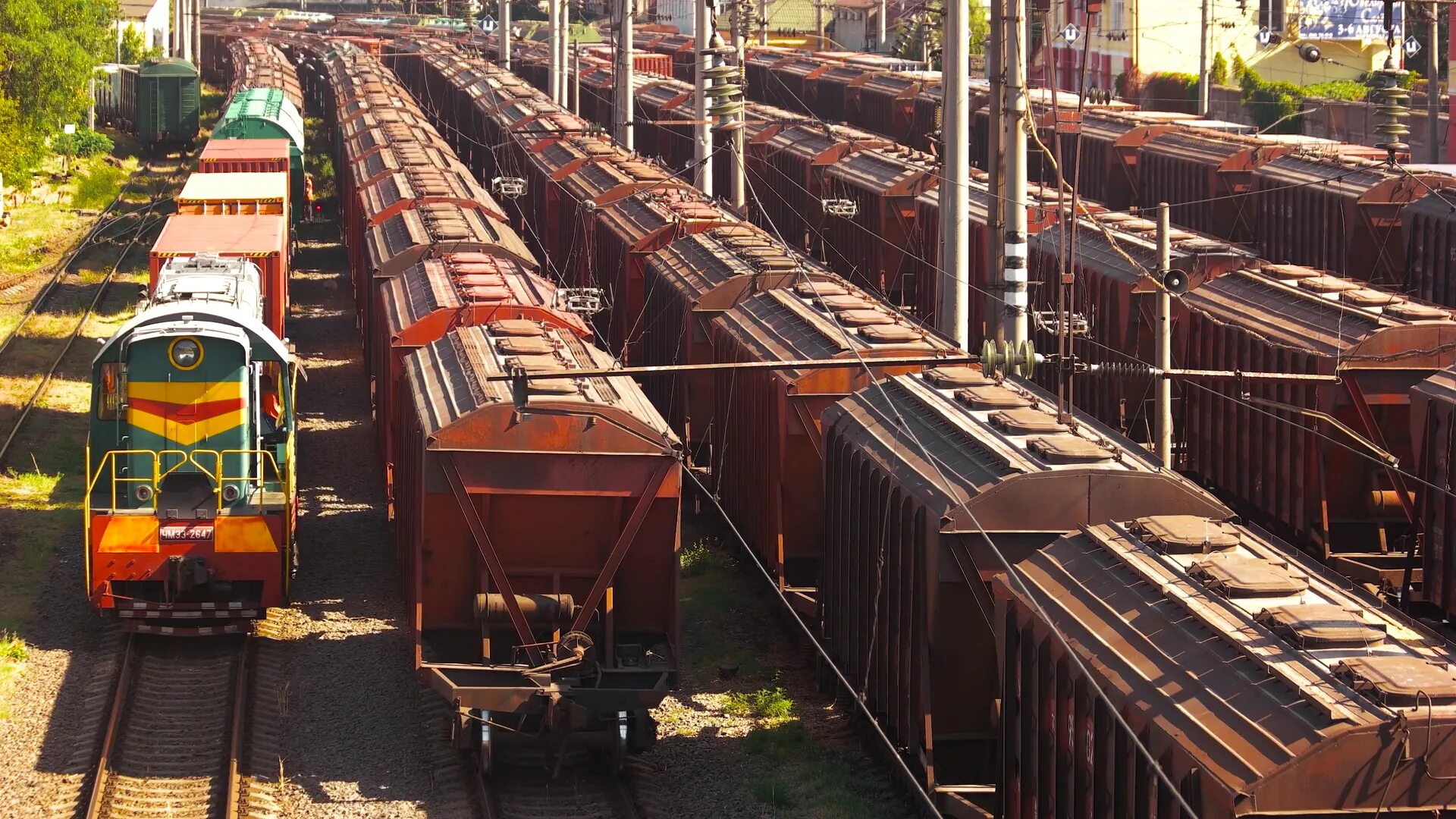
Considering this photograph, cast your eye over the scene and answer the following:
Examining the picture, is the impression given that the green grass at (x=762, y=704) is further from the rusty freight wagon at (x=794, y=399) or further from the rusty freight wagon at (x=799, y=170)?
the rusty freight wagon at (x=799, y=170)

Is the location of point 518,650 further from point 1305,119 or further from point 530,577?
point 1305,119

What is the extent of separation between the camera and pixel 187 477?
19.2 meters

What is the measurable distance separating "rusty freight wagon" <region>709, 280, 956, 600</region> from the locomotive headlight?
18.6ft

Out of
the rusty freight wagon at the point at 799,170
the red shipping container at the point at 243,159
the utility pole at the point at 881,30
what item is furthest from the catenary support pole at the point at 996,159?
the utility pole at the point at 881,30

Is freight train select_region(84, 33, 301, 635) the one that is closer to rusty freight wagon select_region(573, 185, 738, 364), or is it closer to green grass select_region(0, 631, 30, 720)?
green grass select_region(0, 631, 30, 720)

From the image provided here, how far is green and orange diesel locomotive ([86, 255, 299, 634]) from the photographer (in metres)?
17.8

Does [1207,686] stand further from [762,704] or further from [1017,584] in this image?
[762,704]

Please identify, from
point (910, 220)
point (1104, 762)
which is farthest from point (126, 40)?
point (1104, 762)

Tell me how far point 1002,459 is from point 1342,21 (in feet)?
197

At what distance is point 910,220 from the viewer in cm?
2916

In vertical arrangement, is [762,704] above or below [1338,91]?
below

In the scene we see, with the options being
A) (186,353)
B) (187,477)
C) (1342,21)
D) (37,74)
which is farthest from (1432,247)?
(1342,21)

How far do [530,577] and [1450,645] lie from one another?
760 centimetres

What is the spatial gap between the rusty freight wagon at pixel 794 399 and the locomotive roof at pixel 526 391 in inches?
68.7
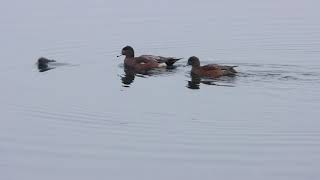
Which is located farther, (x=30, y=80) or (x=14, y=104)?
(x=30, y=80)

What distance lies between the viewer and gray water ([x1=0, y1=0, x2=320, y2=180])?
1373 cm

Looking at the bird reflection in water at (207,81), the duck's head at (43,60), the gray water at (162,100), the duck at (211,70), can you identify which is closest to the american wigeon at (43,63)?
the duck's head at (43,60)

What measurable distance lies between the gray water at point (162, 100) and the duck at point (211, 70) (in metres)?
0.24

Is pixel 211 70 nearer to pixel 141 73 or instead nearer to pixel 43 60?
pixel 141 73

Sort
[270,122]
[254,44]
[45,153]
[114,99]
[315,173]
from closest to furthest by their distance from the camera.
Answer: [315,173], [45,153], [270,122], [114,99], [254,44]

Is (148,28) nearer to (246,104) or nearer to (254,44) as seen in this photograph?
(254,44)

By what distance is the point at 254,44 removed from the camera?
84.2 feet

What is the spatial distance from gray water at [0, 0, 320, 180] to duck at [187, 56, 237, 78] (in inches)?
9.4

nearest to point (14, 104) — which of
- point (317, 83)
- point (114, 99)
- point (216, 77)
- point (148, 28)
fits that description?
point (114, 99)

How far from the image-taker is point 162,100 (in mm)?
18297

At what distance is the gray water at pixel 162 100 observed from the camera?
45.0 feet

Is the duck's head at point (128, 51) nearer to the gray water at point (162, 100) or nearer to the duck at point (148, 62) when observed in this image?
the duck at point (148, 62)

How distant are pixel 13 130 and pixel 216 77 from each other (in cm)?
661

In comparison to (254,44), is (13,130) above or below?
below
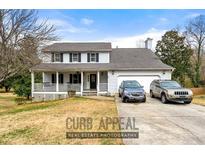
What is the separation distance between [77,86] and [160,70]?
8540 mm

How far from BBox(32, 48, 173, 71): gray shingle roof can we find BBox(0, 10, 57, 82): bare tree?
7472mm

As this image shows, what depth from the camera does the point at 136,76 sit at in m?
29.1

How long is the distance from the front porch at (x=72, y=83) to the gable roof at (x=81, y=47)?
245 centimetres

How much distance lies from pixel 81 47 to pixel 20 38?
1221 cm

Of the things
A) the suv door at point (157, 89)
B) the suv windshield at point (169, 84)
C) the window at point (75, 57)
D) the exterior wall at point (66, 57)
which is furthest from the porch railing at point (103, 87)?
the suv windshield at point (169, 84)

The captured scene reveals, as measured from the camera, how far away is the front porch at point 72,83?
93.9 ft

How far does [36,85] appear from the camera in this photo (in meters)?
28.7

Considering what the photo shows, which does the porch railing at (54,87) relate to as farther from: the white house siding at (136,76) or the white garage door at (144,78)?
the white garage door at (144,78)

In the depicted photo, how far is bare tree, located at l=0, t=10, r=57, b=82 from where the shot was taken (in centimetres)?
1864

* Problem statement *
Reproduce all of the data above word for word, leaving out the pictures.

* Full answer *
Considering this photograph, cast your eye over the scene and answer the following:
Examining the picture, is the impression given that the green grass at (x=762, y=704) is further from the rusty freight wagon at (x=794, y=399) or further from the rusty freight wagon at (x=799, y=170)?
the rusty freight wagon at (x=799, y=170)

Is the location of point 518,650 further from point 1305,119 or further from point 530,577?
point 1305,119

What is the extent of separation between the camera and pixel 187 477?
19.2 meters

What is the measurable distance separating "rusty freight wagon" <region>709, 280, 956, 600</region> from the locomotive headlight?
18.6ft

Out of
the rusty freight wagon at the point at 799,170
the red shipping container at the point at 243,159
the utility pole at the point at 881,30
what item is furthest from the catenary support pole at the point at 996,159?
the utility pole at the point at 881,30

Is freight train select_region(84, 33, 301, 635) the one that is closer to rusty freight wagon select_region(573, 185, 738, 364), or is it closer to green grass select_region(0, 631, 30, 720)?
green grass select_region(0, 631, 30, 720)

From the image provided here, how far is green and orange diesel locomotive ([86, 255, 299, 634]) from the photographer (in metres)?
17.8

Does [1207,686] stand further from [762,704] or further from [1017,584] in this image?
[762,704]

Please identify, from
point (910, 220)
point (1104, 762)
which is farthest from point (126, 40)?
point (1104, 762)

Tell me how far point 1002,459 is from point 1342,21 (in feet)?
197

At what distance is point 910,220 from the viewer in cm?
2916

In vertical arrangement, is [762,704] above or below [1338,91]?
below

In the scene we see, with the options being
A) (186,353)
B) (187,477)
C) (1342,21)
D) (37,74)
which is farthest from (1432,247)?
(1342,21)

How far do [530,577] and [1450,645] lie from one another?
760 centimetres

What is the spatial gap between the rusty freight wagon at pixel 794 399 and the locomotive roof at pixel 526 391 in inches?
68.7
Which is located farther, (x=30, y=80) or (x=14, y=104)?
(x=30, y=80)

What distance lies between the viewer and gray water ([x1=0, y1=0, x2=320, y2=180])?
1373 cm

Looking at the bird reflection in water at (207,81), the duck's head at (43,60), the gray water at (162,100), the duck at (211,70), can you identify which is closest to the american wigeon at (43,63)?
the duck's head at (43,60)

What measurable distance lies between the gray water at point (162, 100) and the duck at point (211, 70) (in metres)?
0.24

Is pixel 211 70 nearer to pixel 141 73 or instead nearer to pixel 43 60?
pixel 141 73

Sort
[270,122]
[254,44]
[45,153]
[114,99]
[315,173]
from closest to furthest by their distance from the camera.
Answer: [315,173], [45,153], [270,122], [114,99], [254,44]

Is (148,28) nearer to (246,104) or nearer to (254,44) as seen in this photograph?
(254,44)

By what distance is the point at 254,44 removed from the camera?
84.2 feet

What is the spatial distance from gray water at [0, 0, 320, 180] to duck at [187, 56, 237, 78] (in inches)?
9.4

nearest to point (14, 104) — which of
- point (317, 83)
- point (114, 99)
- point (216, 77)
- point (148, 28)
fits that description?
point (114, 99)

How far from the image-taker is point 162,100 (in mm)?
18297

At what distance is the gray water at pixel 162 100 observed from the camera?
45.0 feet

Is the duck's head at point (128, 51) nearer to the gray water at point (162, 100) or nearer to the duck at point (148, 62) when observed in this image?
the duck at point (148, 62)

How distant are pixel 13 130 and pixel 216 77 from each other (in cm)?
661

In comparison to (254,44), is (13,130) above or below?
below
What is the separation distance between [77,86] and [160,70]?
8540 mm

How far from BBox(32, 48, 173, 71): gray shingle roof can we find BBox(0, 10, 57, 82): bare tree?
7472mm

As this image shows, what depth from the camera does the point at 136,76 sit at in m?
29.1

How long is the distance from the front porch at (x=72, y=83) to the gable roof at (x=81, y=47)?
245 centimetres

How much distance lies from pixel 81 47 to pixel 20 38?
1221 cm

Of the things
A) the suv door at point (157, 89)
B) the suv windshield at point (169, 84)
C) the window at point (75, 57)
D) the exterior wall at point (66, 57)
which is furthest from the porch railing at point (103, 87)?
the suv windshield at point (169, 84)

The captured scene reveals, as measured from the camera, how far away is the front porch at point 72,83?
93.9 ft

How far does [36,85] appear from the camera in this photo (in meters)?
28.7

Considering what the photo shows, which does the porch railing at (54,87) relate to as farther from: the white house siding at (136,76) or the white garage door at (144,78)?
the white garage door at (144,78)

In the depicted photo, how far is bare tree, located at l=0, t=10, r=57, b=82 from where the shot was taken (in centimetres)?
1864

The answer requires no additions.